Distributed and concurrent applications often have subtle bugs that only get exposed under specific schedules. While these schedules may be found by systematic model checking techniques, in practice, model checkers do not scale to large systems. On the other hand, naive random exploration techniques often require a very large number of runs to find the specific interactions needed to expose a bug. In recent years, several random testing algorithms have been proposed that, on the one hand, exploit state-space reduction strategies from model checking and, on the other, provide guarantees on the probability of hitting bugs of certain kinds.
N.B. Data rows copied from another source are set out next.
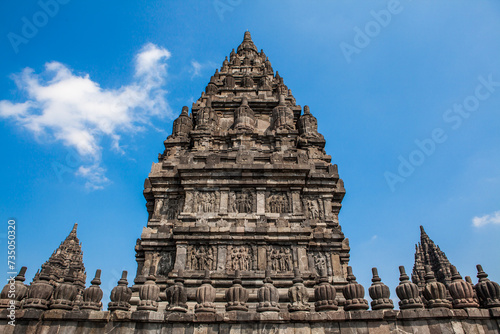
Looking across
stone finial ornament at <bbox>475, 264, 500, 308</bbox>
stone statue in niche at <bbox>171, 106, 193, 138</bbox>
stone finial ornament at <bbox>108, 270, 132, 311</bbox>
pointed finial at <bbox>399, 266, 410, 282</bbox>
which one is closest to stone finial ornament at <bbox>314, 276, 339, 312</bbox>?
pointed finial at <bbox>399, 266, 410, 282</bbox>

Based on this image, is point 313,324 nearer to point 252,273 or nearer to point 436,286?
point 436,286

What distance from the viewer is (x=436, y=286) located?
25.6 feet

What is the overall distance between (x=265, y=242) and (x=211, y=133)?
24.4ft

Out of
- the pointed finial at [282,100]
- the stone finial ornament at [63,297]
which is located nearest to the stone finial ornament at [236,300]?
the stone finial ornament at [63,297]

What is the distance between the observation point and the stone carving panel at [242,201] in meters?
14.5

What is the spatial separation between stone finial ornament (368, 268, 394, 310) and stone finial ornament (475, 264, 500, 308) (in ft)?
7.44

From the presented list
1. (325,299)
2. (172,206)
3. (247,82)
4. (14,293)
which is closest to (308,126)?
(247,82)

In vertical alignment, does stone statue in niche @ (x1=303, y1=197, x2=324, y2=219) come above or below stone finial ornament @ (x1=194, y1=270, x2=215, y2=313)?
above

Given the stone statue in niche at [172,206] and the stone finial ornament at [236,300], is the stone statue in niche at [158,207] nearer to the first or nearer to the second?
the stone statue in niche at [172,206]

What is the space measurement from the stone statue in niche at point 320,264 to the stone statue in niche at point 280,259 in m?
1.30

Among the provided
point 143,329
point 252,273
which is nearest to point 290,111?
point 252,273

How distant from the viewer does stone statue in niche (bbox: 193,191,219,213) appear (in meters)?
14.5

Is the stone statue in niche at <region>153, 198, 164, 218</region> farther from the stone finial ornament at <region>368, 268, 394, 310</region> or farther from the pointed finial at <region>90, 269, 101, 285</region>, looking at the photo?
the stone finial ornament at <region>368, 268, 394, 310</region>

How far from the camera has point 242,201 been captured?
14.8 m
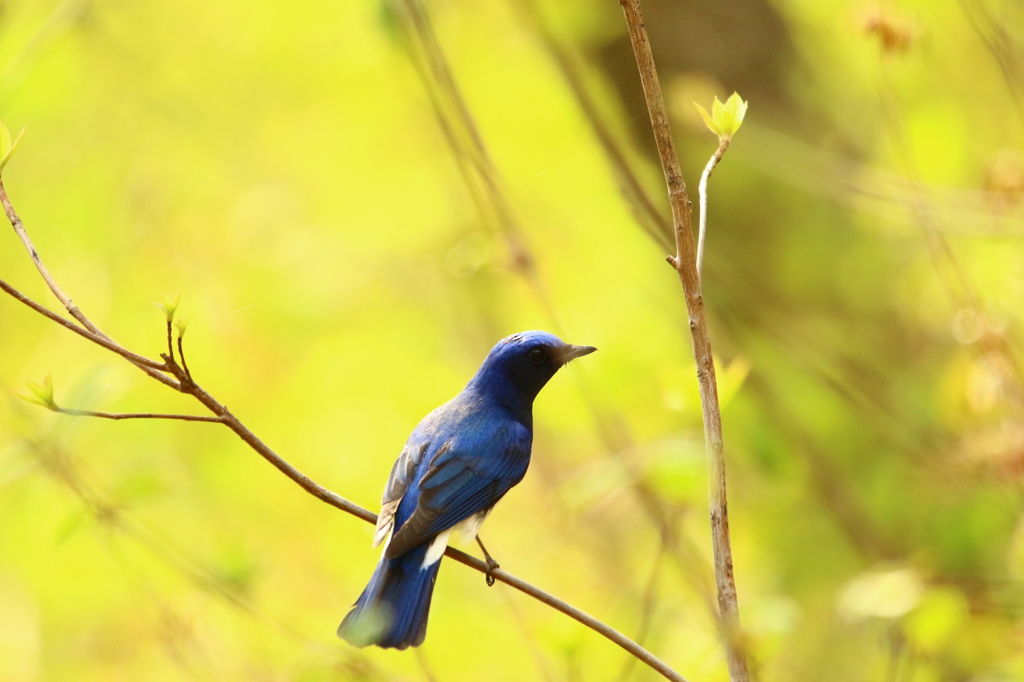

These existing techniques exploit two orthogonal strategies to reduce the state space: partial-order reduction and bug depth. Testing algorithms based on partial order techniques, ensure non-redundant exploration of independent interleavings among system events by imposing an equivalence relation on schedules and ideally exploring only one schedule from each equivalence class. Techniques based on bug depth, exploit the empirical observation that many bugs are exposed by the clever scheduling of a small number of key events. They bias the sample space of schedules to only cover all executions of small depth, rather than the much larger space of all schedules. At this point, there is no random testing algorithm that combines the power of both approaches.

In this talk, I will present our trace-aware PCT (taPCTCP) algorithm, that extends and unifies several different algorithms in the random testing literature. It samples the space of low-depth executions by constructing a schedule online, while taking dependencies among events into account. Moreover, the algorithm comes with a theoretical guarantee on the probability of sampling a trace of low depth—the probability grows exponentially with the depth but only polynomially with the number of racy events explored.

We empirically compare our algorithm with several state-of-the-art random testing approaches for concurrent software on two large-scale distributed systems, Zookeeper and Cassandra, and show that our approach is effective in uncovering subtle bugs and usually outperforms related random testing algorithms.

This talk is based on and expands upon two recent OOPSLA papers, from 2018 and 2019:


Burcu Özkan is a postdoc researcher at Max Planck Institute for Software Systems, working with Rupak Majumdar. She got her PhD from Koc University under the supervision of Serdar Tasiran.

Her research aims to improve the reliability of software by building program analysis, testing and verification techniques. As software systems have become ubiquitous in our lives, modern applications are designed to be highly concurrent, responsive, fault tolerant and distributed. Increased complexity of the software systems makes it more difficult to reason about possible behaviors of a system and to produce correct software. Her research goal is to advance the state of the art of software reliability techniques for modern programming models and software systems. To this end, her research lies at the intersection of software engineering, formal methods, programming models and languages.